Il lungo periodo della Dad ha avuto anche implicazioni negative sulle abitudini dei ragazzi e sul loro stile di vita. «Dall’inizio della pandemia, il 9% ha addirittura iniziato a fare uso di sostanze stupefacenti, di alcol quasi 18% e fumo 12 adolescenti su 100. Tra chi faceva già uso di queste sostanze, c’è un aumento netto del 10% del consumo di stupefacenti, del 6% degli alcolici e del 16% delle sigarette.» Ma non è tutto: sono cambiate anche le abitudini alimentari: la metà dei ragazzi ha detto di avere incrementato il consumo di cibo durante gli ultimi mesi di chiusura in casa, un terzo dei ragazzi di avere dormito più ore e il 44% di aver riposato meno del solito.
«Oltre a non avere avuto occasioni sociali, hanno perso anche molte delle loro valvole di sfogo, tra cui lo sport. Se si va a vedere come hanno vissuto il rapporto con l’attività fisica, fondamentale per mettere in circolo le endorfine, gli ormoni del benessere, si osserva che più della metà degli intervistati non ha fatto nessuna attività – aggiunge lo psicoterapeuta -. È come se, per un anno intero, la vita di tutti i nostri giovani fosse stata congelata e questa paralisi per molti di loro si è trasformata in depressione che, a sua volta, è sfociata in ansia e aggressività».
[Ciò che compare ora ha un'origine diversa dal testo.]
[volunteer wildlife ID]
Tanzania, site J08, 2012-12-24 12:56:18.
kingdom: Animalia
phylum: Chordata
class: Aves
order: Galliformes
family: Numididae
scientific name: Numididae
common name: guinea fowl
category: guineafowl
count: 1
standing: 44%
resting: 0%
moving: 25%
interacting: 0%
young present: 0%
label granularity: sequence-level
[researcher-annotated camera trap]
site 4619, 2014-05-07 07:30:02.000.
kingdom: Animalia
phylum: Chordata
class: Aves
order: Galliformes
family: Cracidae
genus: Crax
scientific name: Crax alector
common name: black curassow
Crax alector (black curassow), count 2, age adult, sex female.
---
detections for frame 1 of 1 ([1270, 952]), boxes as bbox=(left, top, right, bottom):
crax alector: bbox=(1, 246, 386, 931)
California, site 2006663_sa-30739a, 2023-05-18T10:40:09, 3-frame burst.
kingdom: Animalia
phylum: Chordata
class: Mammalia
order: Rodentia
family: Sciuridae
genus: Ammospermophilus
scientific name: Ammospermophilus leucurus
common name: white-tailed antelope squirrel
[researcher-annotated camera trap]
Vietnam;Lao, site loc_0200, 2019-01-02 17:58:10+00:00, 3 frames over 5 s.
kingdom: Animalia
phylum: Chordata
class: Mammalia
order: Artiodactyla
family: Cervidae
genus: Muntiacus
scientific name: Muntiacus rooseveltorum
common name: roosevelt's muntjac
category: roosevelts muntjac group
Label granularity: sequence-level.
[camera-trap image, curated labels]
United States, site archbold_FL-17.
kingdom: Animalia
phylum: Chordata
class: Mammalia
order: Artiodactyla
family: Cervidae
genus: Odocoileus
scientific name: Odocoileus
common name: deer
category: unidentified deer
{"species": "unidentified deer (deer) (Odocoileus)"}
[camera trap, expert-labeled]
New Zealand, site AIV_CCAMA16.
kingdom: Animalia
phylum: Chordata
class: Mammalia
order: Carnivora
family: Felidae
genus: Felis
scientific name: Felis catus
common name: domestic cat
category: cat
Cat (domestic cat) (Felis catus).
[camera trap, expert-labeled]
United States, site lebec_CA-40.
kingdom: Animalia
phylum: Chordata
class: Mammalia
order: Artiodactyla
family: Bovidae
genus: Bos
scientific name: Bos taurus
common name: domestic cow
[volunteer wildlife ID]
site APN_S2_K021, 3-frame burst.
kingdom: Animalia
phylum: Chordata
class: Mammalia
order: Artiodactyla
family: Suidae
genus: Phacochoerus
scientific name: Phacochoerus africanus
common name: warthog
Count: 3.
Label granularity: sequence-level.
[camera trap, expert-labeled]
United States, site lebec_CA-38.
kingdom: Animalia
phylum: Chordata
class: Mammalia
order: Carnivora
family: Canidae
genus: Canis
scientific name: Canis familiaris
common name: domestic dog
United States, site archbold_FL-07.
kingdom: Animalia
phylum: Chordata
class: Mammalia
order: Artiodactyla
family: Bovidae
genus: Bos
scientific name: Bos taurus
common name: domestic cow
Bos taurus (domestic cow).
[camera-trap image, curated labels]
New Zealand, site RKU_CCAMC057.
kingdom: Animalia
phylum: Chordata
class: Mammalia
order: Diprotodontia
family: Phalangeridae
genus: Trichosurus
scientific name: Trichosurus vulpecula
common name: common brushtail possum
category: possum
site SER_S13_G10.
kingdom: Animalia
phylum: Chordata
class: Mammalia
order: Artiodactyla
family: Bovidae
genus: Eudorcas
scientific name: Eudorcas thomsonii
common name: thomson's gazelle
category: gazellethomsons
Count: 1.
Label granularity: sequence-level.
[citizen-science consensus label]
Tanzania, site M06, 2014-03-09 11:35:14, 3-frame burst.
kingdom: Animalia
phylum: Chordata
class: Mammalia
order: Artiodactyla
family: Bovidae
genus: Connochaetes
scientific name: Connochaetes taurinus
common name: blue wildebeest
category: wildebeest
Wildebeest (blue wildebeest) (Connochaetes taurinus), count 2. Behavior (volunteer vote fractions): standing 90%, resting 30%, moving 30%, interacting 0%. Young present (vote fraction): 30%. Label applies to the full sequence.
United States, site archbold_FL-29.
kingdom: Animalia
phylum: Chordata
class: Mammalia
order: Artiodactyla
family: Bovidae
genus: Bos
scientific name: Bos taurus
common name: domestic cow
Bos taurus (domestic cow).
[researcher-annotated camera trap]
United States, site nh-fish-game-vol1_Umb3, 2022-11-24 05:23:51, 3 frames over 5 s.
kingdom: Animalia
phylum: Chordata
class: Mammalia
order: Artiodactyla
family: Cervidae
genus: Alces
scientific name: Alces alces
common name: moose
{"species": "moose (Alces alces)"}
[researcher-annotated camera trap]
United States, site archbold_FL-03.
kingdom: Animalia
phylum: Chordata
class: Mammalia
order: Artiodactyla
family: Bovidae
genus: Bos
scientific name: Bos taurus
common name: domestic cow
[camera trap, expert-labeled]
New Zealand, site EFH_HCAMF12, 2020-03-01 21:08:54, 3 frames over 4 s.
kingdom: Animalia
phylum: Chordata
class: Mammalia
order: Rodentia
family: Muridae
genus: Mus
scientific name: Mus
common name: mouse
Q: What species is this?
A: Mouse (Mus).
Ed ora come è possibile liberare coloro che sono rimasti intrappolati in questo circolo vizioso? «Bisogna assolutamente intervenire altrimenti sentiremo parlare di questi casi sempre di più. Bisogna fermarsi e pensare a cosa è veramente utile oggi per i nostri figli, mettersi nei loro panni – conclude Lavenia – capire cosa stanno provando».